The BRWC Review: Kills On Wheels

Kills On Wheels

Orla Smith.

There isn’t much to say about Kills on Wheels. That’s saying something, for a film that seems built to stand out. This Hungarian submission for last year’s foreign language Oscar has crafted its appeal around an eye catching premise: it has been sold as a ‘buddy-movie about a wheelchair-using gang of assassins. If your first thought is recent capers starring older veterans such as Michael Caine and Morgan Freeman, you’re off the mark. The poster for Kills on Wheels shows a young man in a wheelchair, posing proudly with a gun in his hand. This isn’t a silly comedy about pensioners past their prime. It is a film that attempts to give young (or younger) disabled people their own action stars.

The film’s exploration of what advantages disability might bring to a criminal is its most interesting element. The central trio includes two young men – Zoli and Barba – who share a room in a rehabilitation facility, and an older man they meet named Rupasov, who has recently been released from prison. Rupasov is a hitman who, in one of the film’s only sparks of wit and imagination, is able to kill people by hiding his gun in a plastic bag placed on his wheelchair. Nobody suspects a thing. In a busy public square, no-one spares him a single glance of suspicion. Kills on Wheels touches on ideas of society’s precious attitude towards the disabled ― but it gets distracted by the clichés of the common crime drama along the way, failing to dig deeper.

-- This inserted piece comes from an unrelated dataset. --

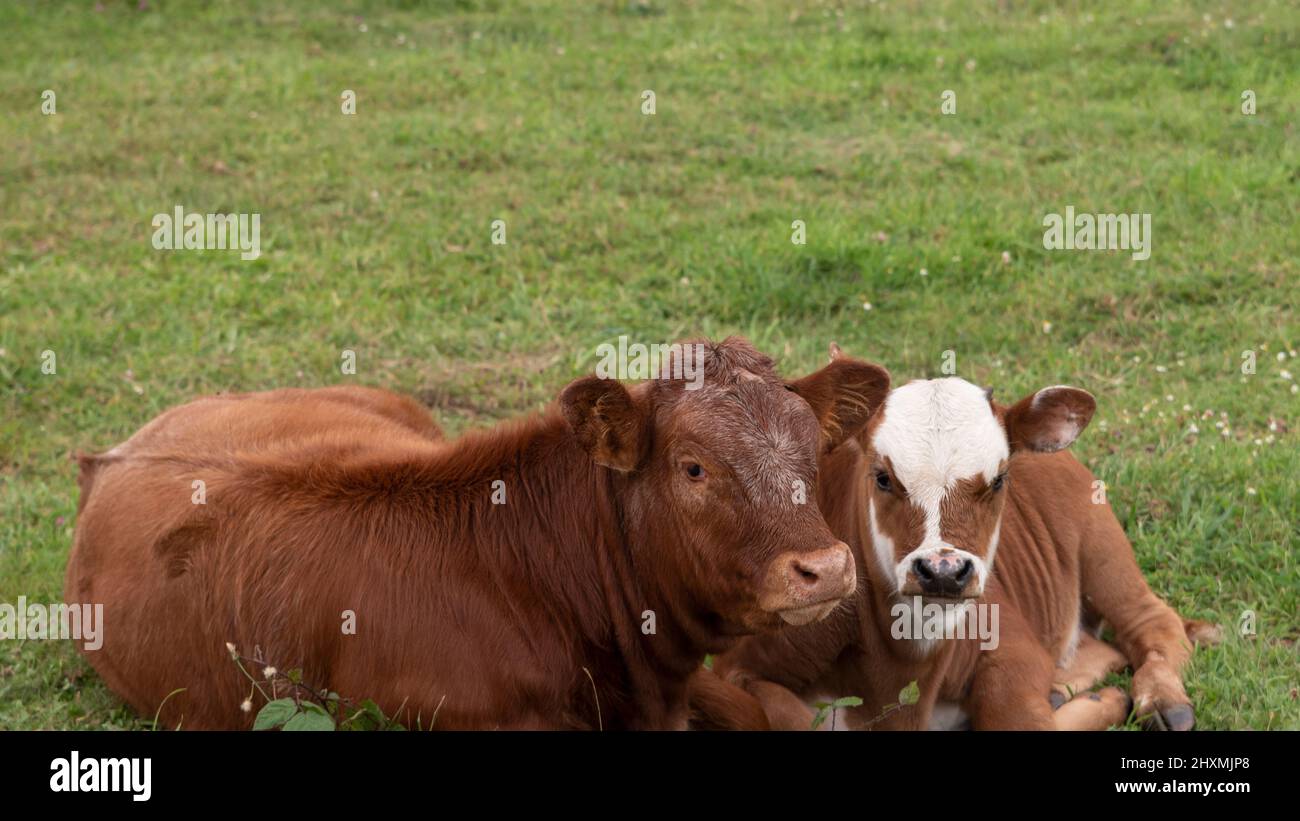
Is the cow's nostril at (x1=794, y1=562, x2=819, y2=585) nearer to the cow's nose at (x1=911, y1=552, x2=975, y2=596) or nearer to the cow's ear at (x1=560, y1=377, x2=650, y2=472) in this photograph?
the cow's ear at (x1=560, y1=377, x2=650, y2=472)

//www.youtube.com/watch?v=mF3GWhtoFg8

Thankfully, the film itself doesn’t hold those precious attitudes. The disabled main characters never feel as though they are defined by their disabilities, but their characterisation is still thin. Director Attila Till stated: ‘It was crucial to me to make a movie about disabled people where they finally aren’t played by actors, but get the opportunity to act themselves and be the real heroes’. It’s a commendable sentiment, and it’s refreshing to see actual disabled people taking on disabled roles. They inhabit their characters naturally and with confidence, but are hindered by uninteresting material.

The film’s most worrying element is its attitude towards women. Women are only ever visible as worrying mothers, nurturers and objects of desire. Even then, they are given scarcely little screen time ― this being a film chiefly centred on male relationships ― but misogyny is rarely ever fully out of the picture. In one scene, when the central trio are fishing together, one of the younger characters goes on a sudden tirade that is unspeakably misogynistic: he complains about how their nurses in the rehabilitation home ‘totally lack sexuality’, and it gets worse from there. His thoughts are then reinforced by an older character. This is a film that attempts to be uplifting and entertaining, so why is it that its director has decided to alienate and insult all of his female viewers for no rhyme or reason?

Kills On Wheels

Kills on Wheels

As that behaviour may suggest, we are given little reason to like these characters, and they are given little reason to like each other. Till introduces a ‘life or death’ medical plotline relating to one of the main character’s disability, and it seems incredibly forced. For a filmmaker who preaches the virtues of positive representation of disabled people on screen, he isn’t doing a particularly good job of letting them live freely within their own narratives. This extraneous plotline is unnecessary and convoluted ― and on top of all that, it asks us to care about someone who doesn’t feel like a real human being in the first place, let alone a sympathetic one.

Kills on Wheels is competently crafted and performed, but incompetently scripted and characterised. Despite its eye-catching premise, it is indistinguishable from any other wannabe crime saga. This film could have been commendable for allowing disabled people to exist in the kind of narrative usually reserved for able-bodied people, or it could have been commendable for exploring the way disabled people are treated in society and the unforeseen advantages that could afford them in those sorts of narratives. It fails to do either successfully.